Journal:Building open access to research (OAR) data infrastructure at NIST

From LIMSWiki
Revision as of 17:54, 26 August 2019 by Shawndouglas (talk | contribs) (Saving and adding more.)
Jump to navigationJump to search
Full article title Building open access to research (OAR) data infrastructure at NIST
Journal Data Science Journal
Author(s) Greene, Gretchen; Plante, Raymond; Hanisch, Robert
Author affiliation(s) National Institute of Standards and Technology
Primary contact Email: gretchen dot greene at nist dot gov
Year published 2019
Volume and issue 18(1)
Page(s) 30
DOI 10.5334/dsj-2019-030
ISSN 1683-1470
Distribution license Creative Commons Attribution 4.0 International
Website https://datascience.codata.org/articles/10.5334/dsj-2019-030/
Download https://datascience.codata.org/articles/10.5334/dsj-2019-030/galley/861/download/ (PDF)

Abstract

As a National Metrology Institute (NMI), the U.S. National Institute of Standards and Technology (NIST) scientists, engineers, and technology experts conduct research across a full spectrum of physical science domains. NIST is a non-regulatory agency within the U.S. Department of Commerce with a mission to promote U.S. innovation and industrial competitiveness by advancing measurement science, standards, and technology in ways that enhance economic security and improve our quality of life. NIST research results in the production and distribution of standard reference materials, [[calibration services, and datasets. These are generated from a wide range of complex laboratory instrumentation, expert analyses, and calibration processes. In response to a government open data policy, and in collaboration with the broader research community, NIST has developed a federated Open Access to Research (OAR) scientific data infrastructure aligned with FAIR (findable, accessible, interoperable, reusable) data principles.

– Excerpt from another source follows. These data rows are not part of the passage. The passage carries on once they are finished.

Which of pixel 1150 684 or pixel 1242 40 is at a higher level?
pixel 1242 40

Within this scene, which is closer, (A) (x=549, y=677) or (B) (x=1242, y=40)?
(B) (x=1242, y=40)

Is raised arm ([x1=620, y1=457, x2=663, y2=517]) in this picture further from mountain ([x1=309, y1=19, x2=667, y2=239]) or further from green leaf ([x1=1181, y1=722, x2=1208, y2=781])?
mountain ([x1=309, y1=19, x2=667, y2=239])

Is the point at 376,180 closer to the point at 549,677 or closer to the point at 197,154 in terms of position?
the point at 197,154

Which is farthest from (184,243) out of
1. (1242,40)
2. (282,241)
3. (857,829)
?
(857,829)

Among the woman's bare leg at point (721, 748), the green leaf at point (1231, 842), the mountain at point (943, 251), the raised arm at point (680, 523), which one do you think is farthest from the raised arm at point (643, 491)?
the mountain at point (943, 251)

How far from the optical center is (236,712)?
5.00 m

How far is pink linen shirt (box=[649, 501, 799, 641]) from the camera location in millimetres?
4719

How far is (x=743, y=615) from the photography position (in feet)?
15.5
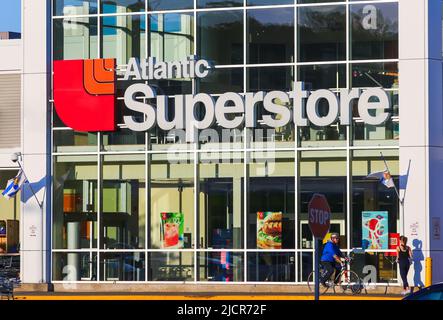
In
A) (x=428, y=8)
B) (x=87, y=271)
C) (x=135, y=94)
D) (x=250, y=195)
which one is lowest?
(x=87, y=271)

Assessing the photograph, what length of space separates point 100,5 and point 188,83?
3.58 m

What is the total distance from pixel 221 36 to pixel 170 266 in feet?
22.3

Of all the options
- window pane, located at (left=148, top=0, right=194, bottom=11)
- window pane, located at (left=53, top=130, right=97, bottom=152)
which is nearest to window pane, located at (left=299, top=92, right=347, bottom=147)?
window pane, located at (left=148, top=0, right=194, bottom=11)

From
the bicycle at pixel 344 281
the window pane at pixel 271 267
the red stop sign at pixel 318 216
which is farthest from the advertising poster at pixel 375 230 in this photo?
the red stop sign at pixel 318 216

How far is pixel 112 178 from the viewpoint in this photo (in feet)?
109

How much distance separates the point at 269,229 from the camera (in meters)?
32.1

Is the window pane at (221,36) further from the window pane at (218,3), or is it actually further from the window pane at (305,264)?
the window pane at (305,264)

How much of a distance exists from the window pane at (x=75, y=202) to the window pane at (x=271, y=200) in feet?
15.6

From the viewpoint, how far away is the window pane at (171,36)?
32875 millimetres

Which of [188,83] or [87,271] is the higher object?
[188,83]
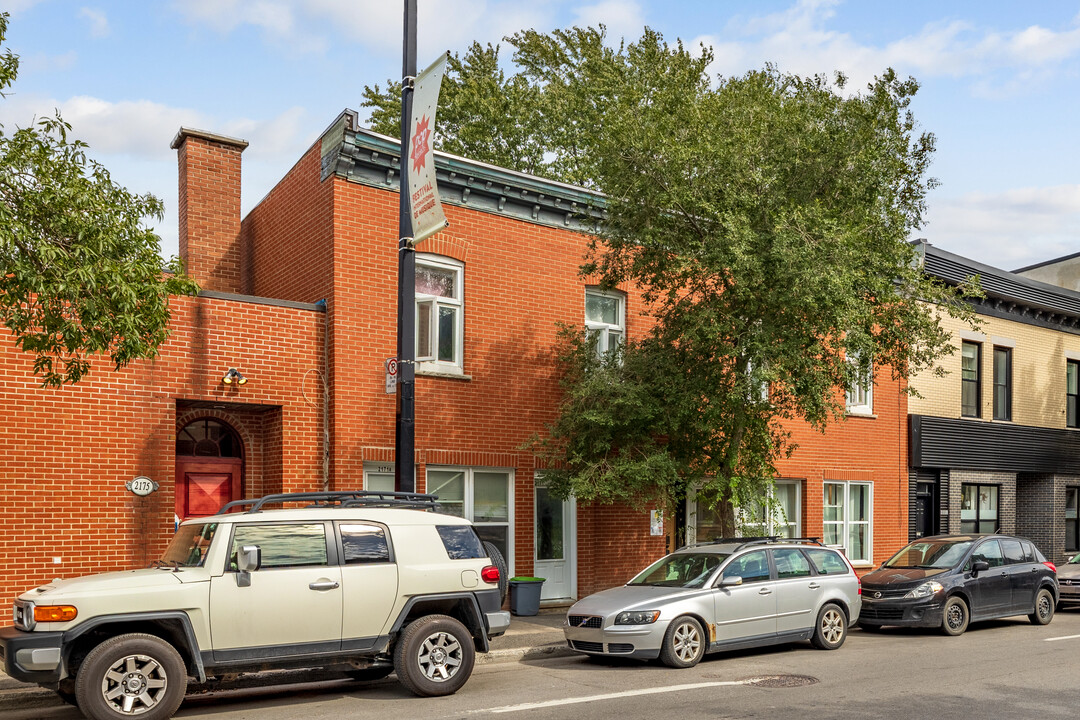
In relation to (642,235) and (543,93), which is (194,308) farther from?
(543,93)

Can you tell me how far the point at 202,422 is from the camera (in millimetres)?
15477

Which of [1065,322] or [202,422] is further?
[1065,322]

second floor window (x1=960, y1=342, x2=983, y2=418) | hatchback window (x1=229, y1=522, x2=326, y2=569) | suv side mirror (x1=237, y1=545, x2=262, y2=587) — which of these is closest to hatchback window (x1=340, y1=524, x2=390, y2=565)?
hatchback window (x1=229, y1=522, x2=326, y2=569)

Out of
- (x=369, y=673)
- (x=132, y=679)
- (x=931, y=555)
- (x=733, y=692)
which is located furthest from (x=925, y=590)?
(x=132, y=679)

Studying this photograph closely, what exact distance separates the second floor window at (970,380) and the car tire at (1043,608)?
838 cm

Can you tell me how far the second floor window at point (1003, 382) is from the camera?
26.1m

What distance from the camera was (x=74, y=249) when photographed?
9453mm

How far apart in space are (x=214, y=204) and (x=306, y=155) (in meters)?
2.13

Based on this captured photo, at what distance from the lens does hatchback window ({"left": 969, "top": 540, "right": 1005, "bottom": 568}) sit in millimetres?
16484

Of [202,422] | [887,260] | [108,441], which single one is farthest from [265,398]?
[887,260]

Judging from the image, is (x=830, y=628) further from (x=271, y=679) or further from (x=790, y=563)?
(x=271, y=679)

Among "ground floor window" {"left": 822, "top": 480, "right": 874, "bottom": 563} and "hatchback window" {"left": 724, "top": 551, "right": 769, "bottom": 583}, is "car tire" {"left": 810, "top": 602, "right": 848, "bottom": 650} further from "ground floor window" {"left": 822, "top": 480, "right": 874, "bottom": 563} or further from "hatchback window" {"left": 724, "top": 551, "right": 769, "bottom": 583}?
"ground floor window" {"left": 822, "top": 480, "right": 874, "bottom": 563}

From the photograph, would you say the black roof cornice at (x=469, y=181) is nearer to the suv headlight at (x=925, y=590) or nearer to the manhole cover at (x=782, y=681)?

Through the OAR initiatives, NIST's Material Measurement Laboratory Office of Data and Informatics (ODI) recently released a new scientific data discovery portal and public data repository. These science-oriented applications provide dissemination and public access for data from across the broad spectrum of NIST research disciplines, including chemistry, biology, materials science (such as crystallography, nanomaterials, etc.), physics, disaster resilience, cyberinfrastructure, communications, forensics, and others. NIST's public data consist of carefully curated Standard Reference Data, legacy high valued data, and new research data publications. The repository is thus evolving both in content and features as the nature of research progresses. Implementation of the OAR infrastructure is key to NIST's role in sharing high-integrity, reproducible research for measurement science in a rapidly changing world.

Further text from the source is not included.